▶ [REQUIREMENT] From the entries that follow, copy each line containing the word "Publisher".

▶ [Page-level text extractions]
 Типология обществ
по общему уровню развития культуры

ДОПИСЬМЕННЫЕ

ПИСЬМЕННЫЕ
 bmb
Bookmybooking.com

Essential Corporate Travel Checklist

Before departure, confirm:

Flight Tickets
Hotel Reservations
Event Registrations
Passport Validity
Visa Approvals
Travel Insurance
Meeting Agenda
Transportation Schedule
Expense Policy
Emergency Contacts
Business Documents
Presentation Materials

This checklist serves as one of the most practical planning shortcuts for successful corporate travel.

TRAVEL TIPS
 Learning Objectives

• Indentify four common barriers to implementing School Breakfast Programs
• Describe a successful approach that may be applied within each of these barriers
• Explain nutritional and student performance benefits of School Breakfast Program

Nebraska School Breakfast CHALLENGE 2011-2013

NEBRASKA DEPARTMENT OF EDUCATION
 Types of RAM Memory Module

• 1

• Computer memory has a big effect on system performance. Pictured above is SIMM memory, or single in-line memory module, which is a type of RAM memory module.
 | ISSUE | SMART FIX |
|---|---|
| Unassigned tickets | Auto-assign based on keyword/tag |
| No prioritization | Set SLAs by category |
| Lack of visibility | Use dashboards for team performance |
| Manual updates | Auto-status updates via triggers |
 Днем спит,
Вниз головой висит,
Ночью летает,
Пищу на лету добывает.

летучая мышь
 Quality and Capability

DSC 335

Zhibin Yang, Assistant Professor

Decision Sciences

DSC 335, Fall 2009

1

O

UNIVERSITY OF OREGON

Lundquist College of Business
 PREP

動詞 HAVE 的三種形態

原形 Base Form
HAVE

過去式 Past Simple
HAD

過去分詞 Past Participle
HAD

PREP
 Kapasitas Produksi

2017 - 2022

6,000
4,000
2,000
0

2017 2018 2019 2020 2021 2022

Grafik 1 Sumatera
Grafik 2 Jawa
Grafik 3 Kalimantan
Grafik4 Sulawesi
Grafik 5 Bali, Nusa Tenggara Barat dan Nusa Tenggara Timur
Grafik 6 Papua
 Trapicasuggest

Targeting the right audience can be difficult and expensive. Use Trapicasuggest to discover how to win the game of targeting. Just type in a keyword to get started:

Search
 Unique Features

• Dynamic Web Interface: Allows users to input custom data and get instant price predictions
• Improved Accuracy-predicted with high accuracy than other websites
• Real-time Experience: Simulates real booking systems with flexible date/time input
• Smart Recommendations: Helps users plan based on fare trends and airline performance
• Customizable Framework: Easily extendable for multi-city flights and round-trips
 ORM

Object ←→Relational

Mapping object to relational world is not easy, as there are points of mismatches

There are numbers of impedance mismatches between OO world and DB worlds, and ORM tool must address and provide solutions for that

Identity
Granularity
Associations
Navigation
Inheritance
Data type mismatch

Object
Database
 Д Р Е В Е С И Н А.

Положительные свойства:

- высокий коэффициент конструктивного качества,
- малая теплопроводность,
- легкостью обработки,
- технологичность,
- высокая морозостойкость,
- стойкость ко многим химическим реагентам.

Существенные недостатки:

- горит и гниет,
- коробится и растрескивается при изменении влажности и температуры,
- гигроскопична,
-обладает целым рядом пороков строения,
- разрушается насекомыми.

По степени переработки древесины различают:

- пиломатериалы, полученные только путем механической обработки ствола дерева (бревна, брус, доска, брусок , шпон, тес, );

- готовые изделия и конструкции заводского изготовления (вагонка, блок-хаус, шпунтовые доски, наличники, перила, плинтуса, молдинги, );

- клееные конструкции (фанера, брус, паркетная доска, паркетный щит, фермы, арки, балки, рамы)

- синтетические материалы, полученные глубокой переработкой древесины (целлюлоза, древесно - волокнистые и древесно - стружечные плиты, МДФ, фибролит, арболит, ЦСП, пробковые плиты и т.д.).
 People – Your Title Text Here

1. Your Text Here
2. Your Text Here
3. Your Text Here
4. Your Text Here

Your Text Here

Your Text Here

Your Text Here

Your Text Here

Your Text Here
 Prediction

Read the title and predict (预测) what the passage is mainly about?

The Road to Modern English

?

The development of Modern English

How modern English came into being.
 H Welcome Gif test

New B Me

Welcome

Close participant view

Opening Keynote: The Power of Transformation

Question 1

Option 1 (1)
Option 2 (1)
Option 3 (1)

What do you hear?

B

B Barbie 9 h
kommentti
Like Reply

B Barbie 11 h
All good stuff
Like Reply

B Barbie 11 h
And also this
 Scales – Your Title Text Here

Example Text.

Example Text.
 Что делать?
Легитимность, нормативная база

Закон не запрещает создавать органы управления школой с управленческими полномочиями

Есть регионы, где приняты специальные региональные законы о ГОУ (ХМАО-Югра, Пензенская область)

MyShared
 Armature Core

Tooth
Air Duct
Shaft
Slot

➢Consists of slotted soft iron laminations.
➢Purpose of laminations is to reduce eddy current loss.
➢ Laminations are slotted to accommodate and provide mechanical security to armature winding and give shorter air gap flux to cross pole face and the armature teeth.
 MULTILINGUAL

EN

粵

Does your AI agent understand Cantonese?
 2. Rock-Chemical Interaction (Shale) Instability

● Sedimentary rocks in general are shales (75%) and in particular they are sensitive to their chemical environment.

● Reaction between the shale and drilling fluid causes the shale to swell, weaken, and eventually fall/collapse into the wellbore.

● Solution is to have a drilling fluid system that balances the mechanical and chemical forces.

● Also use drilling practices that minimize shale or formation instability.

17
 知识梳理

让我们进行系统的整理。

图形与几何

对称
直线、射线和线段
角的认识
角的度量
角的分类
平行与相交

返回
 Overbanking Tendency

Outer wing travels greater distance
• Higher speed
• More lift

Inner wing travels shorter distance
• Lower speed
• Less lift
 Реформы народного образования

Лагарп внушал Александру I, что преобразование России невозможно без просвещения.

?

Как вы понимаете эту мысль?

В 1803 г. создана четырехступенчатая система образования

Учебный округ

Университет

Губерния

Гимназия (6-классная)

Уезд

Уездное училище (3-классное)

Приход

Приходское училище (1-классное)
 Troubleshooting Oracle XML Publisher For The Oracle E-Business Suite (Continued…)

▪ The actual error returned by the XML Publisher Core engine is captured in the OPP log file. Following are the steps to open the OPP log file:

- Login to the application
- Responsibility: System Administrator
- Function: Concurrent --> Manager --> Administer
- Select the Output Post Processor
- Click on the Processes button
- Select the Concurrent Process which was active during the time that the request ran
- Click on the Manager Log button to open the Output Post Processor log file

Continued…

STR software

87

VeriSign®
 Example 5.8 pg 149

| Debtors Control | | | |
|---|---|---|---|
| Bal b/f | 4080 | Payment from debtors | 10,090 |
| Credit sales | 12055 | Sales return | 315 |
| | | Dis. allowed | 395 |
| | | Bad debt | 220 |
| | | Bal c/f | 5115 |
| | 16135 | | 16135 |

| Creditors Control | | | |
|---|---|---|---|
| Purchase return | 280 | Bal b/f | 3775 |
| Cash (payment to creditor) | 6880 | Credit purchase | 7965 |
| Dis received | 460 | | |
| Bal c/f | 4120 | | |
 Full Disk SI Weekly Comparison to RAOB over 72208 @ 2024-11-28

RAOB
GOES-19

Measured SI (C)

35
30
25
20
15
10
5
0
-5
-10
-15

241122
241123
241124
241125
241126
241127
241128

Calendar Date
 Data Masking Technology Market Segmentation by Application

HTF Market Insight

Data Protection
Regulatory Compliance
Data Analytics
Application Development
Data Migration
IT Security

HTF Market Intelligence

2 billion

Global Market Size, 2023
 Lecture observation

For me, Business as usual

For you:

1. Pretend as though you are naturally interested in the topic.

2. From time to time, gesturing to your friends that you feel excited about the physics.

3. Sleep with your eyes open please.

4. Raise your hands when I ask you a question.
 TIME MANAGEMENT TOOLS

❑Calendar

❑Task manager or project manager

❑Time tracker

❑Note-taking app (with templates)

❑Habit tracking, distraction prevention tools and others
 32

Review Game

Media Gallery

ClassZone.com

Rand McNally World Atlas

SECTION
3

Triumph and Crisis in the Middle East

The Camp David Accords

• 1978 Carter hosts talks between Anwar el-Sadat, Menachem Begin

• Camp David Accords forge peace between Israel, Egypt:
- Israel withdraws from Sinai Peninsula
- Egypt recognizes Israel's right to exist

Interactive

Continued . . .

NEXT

▶ [EXERCISE OUTPUT]
 Troubleshooting Oracle XML Publisher For The Oracle E-Business Suite (Continued…)
▪ The actual error returned by the XML Publisher Core engine is captured in the OPP log file. Following are the steps to open the OPP log file:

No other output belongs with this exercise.